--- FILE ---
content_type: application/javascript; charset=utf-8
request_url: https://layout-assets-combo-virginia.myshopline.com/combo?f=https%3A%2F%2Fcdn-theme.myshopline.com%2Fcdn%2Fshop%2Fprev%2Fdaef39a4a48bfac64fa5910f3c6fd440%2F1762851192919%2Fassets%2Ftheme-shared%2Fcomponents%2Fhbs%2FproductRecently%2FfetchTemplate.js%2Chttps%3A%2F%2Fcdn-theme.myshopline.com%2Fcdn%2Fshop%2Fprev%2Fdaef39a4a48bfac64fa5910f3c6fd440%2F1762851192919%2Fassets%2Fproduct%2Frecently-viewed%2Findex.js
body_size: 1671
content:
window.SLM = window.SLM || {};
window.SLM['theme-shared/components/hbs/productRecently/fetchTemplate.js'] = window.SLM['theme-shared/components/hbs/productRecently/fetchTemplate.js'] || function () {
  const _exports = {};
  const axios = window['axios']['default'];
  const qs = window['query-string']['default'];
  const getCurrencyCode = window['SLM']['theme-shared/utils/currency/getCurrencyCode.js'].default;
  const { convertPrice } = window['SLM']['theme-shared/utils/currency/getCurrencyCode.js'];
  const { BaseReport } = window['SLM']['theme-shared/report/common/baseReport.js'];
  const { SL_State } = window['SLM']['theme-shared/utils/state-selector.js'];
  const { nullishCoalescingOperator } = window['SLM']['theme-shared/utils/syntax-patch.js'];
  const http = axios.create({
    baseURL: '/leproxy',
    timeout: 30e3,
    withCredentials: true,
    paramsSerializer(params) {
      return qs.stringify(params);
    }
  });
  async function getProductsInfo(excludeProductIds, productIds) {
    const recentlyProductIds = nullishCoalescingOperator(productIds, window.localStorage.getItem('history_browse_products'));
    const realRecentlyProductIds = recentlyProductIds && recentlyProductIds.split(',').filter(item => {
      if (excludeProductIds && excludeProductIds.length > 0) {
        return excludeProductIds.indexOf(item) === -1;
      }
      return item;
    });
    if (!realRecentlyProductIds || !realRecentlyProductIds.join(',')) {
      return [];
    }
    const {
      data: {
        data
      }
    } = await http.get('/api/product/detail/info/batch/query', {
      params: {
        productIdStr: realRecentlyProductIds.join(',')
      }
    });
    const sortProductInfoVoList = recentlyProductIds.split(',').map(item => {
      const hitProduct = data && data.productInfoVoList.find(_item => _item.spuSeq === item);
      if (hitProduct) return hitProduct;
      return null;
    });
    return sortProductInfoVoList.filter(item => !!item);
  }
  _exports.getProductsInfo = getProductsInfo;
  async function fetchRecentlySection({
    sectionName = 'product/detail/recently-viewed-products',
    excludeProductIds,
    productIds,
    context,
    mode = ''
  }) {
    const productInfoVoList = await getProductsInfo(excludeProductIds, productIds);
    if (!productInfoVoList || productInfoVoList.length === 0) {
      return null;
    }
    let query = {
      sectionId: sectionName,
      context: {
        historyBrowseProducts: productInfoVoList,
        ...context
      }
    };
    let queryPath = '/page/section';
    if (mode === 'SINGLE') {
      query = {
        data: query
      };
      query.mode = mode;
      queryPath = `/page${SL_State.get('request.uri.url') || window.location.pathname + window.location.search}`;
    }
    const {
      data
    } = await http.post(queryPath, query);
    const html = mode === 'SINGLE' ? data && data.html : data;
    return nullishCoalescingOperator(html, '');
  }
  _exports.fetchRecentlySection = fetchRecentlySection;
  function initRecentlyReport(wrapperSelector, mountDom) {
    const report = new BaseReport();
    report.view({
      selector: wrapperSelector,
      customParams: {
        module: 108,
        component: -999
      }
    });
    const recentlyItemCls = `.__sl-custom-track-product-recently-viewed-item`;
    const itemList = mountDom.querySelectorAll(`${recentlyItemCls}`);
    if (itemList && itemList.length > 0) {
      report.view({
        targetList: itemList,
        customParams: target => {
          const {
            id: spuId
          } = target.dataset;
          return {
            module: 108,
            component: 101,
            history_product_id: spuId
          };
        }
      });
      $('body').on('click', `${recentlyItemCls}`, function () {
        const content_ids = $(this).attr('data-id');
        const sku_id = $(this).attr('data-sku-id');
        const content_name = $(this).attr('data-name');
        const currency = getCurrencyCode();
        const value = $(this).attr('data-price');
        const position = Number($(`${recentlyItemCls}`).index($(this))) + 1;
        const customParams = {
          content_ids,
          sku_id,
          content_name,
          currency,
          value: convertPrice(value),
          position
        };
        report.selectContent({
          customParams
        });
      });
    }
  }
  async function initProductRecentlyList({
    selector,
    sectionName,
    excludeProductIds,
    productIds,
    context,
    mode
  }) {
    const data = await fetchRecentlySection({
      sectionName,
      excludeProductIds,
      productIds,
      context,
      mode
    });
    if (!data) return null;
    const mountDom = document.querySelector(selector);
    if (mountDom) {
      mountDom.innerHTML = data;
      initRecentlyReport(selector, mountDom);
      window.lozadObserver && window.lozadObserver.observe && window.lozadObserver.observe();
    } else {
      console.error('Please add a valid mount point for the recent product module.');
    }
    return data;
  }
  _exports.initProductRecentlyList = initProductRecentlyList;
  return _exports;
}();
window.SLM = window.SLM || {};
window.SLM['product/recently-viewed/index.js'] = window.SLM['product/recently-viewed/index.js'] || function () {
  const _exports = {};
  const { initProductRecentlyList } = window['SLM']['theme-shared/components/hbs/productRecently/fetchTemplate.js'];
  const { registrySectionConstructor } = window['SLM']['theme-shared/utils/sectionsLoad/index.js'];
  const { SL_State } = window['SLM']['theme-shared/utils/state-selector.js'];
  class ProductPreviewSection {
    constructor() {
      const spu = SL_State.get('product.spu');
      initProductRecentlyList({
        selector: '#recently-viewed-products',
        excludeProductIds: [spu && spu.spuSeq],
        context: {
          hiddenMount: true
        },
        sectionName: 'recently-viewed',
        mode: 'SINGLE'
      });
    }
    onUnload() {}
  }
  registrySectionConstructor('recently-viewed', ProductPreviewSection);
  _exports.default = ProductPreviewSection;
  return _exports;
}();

• EXERCISE REQUIREMENTS: Please copy the lines in the records above between the one holding "let queryPath = '/page/section';" and the one holding "history_product_id: spuId", inclusive, exactly and with no other line.

• REPLY:
    let queryPath = '/page/section';
    if (mode === 'SINGLE') {
      query = {
        data: query
      };
      query.mode = mode;
      queryPath = `/page${SL_State.get('request.uri.url') || window.location.pathname + window.location.search}`;
    }
    const {
      data
    } = await http.post(queryPath, query);
    const html = mode === 'SINGLE' ? data && data.html : data;
    return nullishCoalescingOperator(html, '');
  }
  _exports.fetchRecentlySection = fetchRecentlySection;
  function initRecentlyReport(wrapperSelector, mountDom) {
    const report = new BaseReport();
    report.view({
      selector: wrapperSelector,
      customParams: {
        module: 108,
        component: -999
      }
    });
    const recentlyItemCls = `.__sl-custom-track-product-recently-viewed-item`;
    const itemList = mountDom.querySelectorAll(`${recentlyItemCls}`);
    if (itemList && itemList.length > 0) {
      report.view({
        targetList: itemList,
        customParams: target => {
          const {
            id: spuId
          } = target.dataset;
          return {
            module: 108,
            component: 101,
            history_product_id: spuId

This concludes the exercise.